Todo inició con el inocente toque del extremo ungueal de nuestras uñas, la tuya delicada y larga, la mía consecuencia de la rutina, todo en la broma del contacto digital de la película E.T. Rechinante, incómodo, soso, poco gracioso. La estática de la alfombra del salón de clase hizo un leve chispazo en el tercer falenge, justo en el toque de las llemas, cosa que me pasa a cada rato en mi costumbre de arrastrar los pies y tu frecuencia por las plantillas de goma. Allí terminó, no hubo más.
Pero en la oscura entrada de aquel recinto, con la enramada arriba de bejucos en desorden sentí el roce suave del torso de tu mano en la mía. Antes o después, con la misma y más intensa sensación del asiento delantero de mi auto; una de ida, una de venida, suave e inocente de la estrechura del portal y la precaución del piso de piedra incierto. Fue escalofriante la sensación de tu suave piel en los 19 vellos de apenas 1.83 centímetros cuadrados del dorso de mi mano. En regresión logarítmica se erizaron llevando aquella sensación por el folículo, hasta la base, con reacción de piel de gallina traspasando los estratos córneo, lúcido y espinoso y finalmente rechinando fuerte en hueso escafoides. Luego en radical positiva, en menor intensidad pero similar conexión, tangente hacia una constante para no olvidar el hito.

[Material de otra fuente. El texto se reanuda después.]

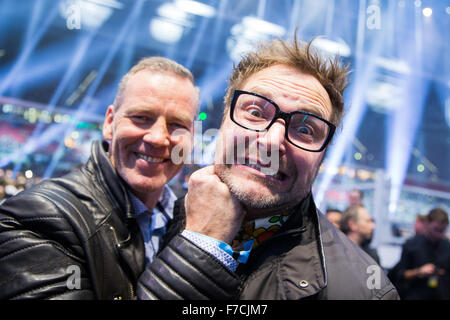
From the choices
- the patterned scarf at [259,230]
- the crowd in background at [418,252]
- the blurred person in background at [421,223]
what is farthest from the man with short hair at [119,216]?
the blurred person in background at [421,223]

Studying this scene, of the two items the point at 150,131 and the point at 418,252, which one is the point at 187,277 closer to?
the point at 150,131

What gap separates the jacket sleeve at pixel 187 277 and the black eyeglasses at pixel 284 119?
1.68ft

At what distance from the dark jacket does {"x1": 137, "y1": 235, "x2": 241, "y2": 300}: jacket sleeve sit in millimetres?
139

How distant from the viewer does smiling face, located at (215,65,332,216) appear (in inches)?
43.7

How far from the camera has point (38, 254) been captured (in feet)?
3.73

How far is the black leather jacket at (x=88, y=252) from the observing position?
0.94 metres

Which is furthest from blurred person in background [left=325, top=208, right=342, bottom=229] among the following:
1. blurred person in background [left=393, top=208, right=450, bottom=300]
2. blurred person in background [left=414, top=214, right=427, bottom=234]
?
blurred person in background [left=414, top=214, right=427, bottom=234]

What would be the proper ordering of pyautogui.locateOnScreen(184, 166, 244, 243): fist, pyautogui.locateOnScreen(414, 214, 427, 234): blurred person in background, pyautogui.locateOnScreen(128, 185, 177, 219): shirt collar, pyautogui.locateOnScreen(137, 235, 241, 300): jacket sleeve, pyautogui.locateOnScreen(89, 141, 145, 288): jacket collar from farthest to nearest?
1. pyautogui.locateOnScreen(414, 214, 427, 234): blurred person in background
2. pyautogui.locateOnScreen(128, 185, 177, 219): shirt collar
3. pyautogui.locateOnScreen(89, 141, 145, 288): jacket collar
4. pyautogui.locateOnScreen(184, 166, 244, 243): fist
5. pyautogui.locateOnScreen(137, 235, 241, 300): jacket sleeve

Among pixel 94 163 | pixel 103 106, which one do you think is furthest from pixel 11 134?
pixel 94 163

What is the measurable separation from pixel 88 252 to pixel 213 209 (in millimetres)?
565

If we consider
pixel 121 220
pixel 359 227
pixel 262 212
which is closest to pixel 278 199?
pixel 262 212

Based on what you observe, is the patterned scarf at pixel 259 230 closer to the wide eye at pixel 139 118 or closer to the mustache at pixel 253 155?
the mustache at pixel 253 155

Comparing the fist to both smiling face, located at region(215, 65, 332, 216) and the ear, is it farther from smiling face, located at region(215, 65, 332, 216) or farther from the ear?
the ear
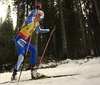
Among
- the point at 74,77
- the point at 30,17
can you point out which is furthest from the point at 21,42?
the point at 74,77

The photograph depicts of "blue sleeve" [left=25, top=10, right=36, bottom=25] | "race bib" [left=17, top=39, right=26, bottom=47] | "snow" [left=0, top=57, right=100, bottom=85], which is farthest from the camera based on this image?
"race bib" [left=17, top=39, right=26, bottom=47]

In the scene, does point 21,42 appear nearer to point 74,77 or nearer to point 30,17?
point 30,17

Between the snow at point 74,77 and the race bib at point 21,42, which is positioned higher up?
the race bib at point 21,42

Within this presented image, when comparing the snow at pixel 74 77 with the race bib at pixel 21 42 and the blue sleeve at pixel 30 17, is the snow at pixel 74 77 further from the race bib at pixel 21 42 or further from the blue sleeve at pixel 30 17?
the blue sleeve at pixel 30 17

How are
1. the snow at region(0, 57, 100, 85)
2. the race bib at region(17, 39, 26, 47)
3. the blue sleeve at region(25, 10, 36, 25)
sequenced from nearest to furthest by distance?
the snow at region(0, 57, 100, 85) → the blue sleeve at region(25, 10, 36, 25) → the race bib at region(17, 39, 26, 47)

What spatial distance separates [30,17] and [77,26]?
54.7ft

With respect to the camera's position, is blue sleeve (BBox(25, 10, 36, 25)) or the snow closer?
the snow

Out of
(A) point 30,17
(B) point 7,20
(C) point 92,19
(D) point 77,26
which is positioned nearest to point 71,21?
(D) point 77,26

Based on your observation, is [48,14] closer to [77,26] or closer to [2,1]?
[77,26]

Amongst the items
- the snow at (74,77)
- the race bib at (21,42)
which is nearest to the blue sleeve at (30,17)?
the race bib at (21,42)

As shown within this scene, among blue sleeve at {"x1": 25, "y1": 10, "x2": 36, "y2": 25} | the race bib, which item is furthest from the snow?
blue sleeve at {"x1": 25, "y1": 10, "x2": 36, "y2": 25}

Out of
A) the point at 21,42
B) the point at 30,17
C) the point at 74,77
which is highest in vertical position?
the point at 30,17

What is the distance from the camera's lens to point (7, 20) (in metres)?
34.0

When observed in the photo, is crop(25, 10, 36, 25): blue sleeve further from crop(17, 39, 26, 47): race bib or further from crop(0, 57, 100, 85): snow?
crop(0, 57, 100, 85): snow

Pude experimentar cual pergamino en trarrosque inverso devorando la intensidad de tu suave piel, a medida que avanzaba desde un punto de inflexión inexistente sin que la integral sea compuesta, el contacto desde el @gotado metacarpiano hasta el falanje donde empieza esta historia. Esta o la otra, la tuya, la mía, la vida misma. Cada centímetro del dorso de tu mano me recordó que existo, en la inolvidable sensación de un martes por la noche, no este, no los últimos dos.
Entonces lo extrañé. El romance del dorso de tu mano rozando la mía, sin querer o bien queriendo al compás de tu sonrisa desde la pestaña izquierda, donde parece haber un lunar y justo antes que caiga el pelo sobre tu rostro; ni mucho, ni poco, mechón a mechón. Esa misma sensación que causa una tarde de sábado, con la emoción del jueves que se fue, cuando todo parece ser de nuevo igual. En la aceptación del estatus, con el buen humor para esconder el estrés y de nuevo, esa sensación que todo será igual. De nuevo, ni tan nuevo, con el recuerdo de aquel momento que superó el sublime.
Con y sin la esperanza que habrá otro, mejor. Con el dorso de tu mano, otro lunes, no como esos martes, sí como esos, no con nadie más.